(Problem statement) Carry on the review of Stephen Frank's book on crime in rural Russia, picking up right after its final sentence.

Shane Tomashot
Crime In Rural Russia
In his book Crime, Cultural
Conflict, and Justice in Rural Russia, 1856-1914, Stephen Frank focuses on
intra-peasant crime in rural Russia.
Most of the study focuses on the province of Ryazan, roughly 120 miles
southeast of Moscow. Frank utilizes a
post-colonial argument, providing the perspective of the average Russian
peasant. His main thesis contends that
intra-peasant crime, especially toward property, was largely ignored by Russian
officials for various reasons, including a lack of resources and a general
“colonial attitude” of the educated elites that viewed peasants as
“nekul’turnost” (backward). Peasants
were left with a system of “samosud,” or the practice of informal justice, to
deal with their local crime issues following emancipation, since the ruling
elite had different notions of crime and justice than the peasantry. The perpetuation of these conditions over many
decades of time culminated in the 1905-1907 Revolution.
Frank contends that this study is
relevant because the means by which peasants committed crime against one
another and the means by which they were essentially forced to police
themselves, provides insight into the culture of Russia’s rural
communities. Moreover, the depth of the
cultural conflict, elite vis-à-vis peasant, indicates the mindsets and beliefs
that purveyed both ends of Russian society. Understanding these phenomena help us discern
the causes of the Russian Revolutions of 1907-1907 as well as the Bolshevik
Revolution (or coup) of 1917.

(Dataset content)
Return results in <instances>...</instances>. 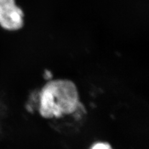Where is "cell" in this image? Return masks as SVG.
<instances>
[{"label": "cell", "instance_id": "6da1fadb", "mask_svg": "<svg viewBox=\"0 0 149 149\" xmlns=\"http://www.w3.org/2000/svg\"><path fill=\"white\" fill-rule=\"evenodd\" d=\"M38 109L46 119L80 118L83 106L75 84L65 79L50 80L39 92Z\"/></svg>", "mask_w": 149, "mask_h": 149}, {"label": "cell", "instance_id": "7a4b0ae2", "mask_svg": "<svg viewBox=\"0 0 149 149\" xmlns=\"http://www.w3.org/2000/svg\"><path fill=\"white\" fill-rule=\"evenodd\" d=\"M24 24V12L15 0H0V27L8 31H16Z\"/></svg>", "mask_w": 149, "mask_h": 149}, {"label": "cell", "instance_id": "3957f363", "mask_svg": "<svg viewBox=\"0 0 149 149\" xmlns=\"http://www.w3.org/2000/svg\"><path fill=\"white\" fill-rule=\"evenodd\" d=\"M90 149H113L109 143L104 142H98L95 143Z\"/></svg>", "mask_w": 149, "mask_h": 149}]
</instances>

(Task answer)
Furthermore, such analyses provide insight into the cultural struggles
that continue to divide Russia today.
Frank’s
main points are well researched and documented throughout the monograph. His first section contains an abundance of
examples indicating “the carrying over of pre-reform elite attitudes” toward
the peasantry. Frank quotes a noble
official who states rural Russia was experiencing an increase in crime “because
peasants lost the careful supervision over them which is required due to the
coarseness of their morals” (p. 20). A
police commandant is quoted as claiming “99 percent of them (peasants) are not
aware that a person is obliged to be honest and to recognize his duty to obey
government orders and lead a patriarchal family life” (p. 21). Assault crimes committed by peasants carried
lesser punishment due to peasant’s “general ignorance” (p. 156). Officials held the belief that “peasants were
unprepared for civil society” into the twentieth century.
The first part of the book, the
quantitative section, includes numerous statistics that Frank claims “do not
offer an especially revealing or accurate picture of crime” since numbers were
“filtered ‘through the prejudices, assumptions, and administrative capacities
of those who [held] power’” (p. 52). Official Russian judicial statistics of the
era do not provide an accurate account of rural crime. The statistics do
provide, however, insight into the poor performance of the inept and
understaffed Russian judicial and policing system and show the numerous
intra-peasant crimes that were not
recorded. His statistics, however, may
be too general. He does not include
township or more localized misdemeanor statistics.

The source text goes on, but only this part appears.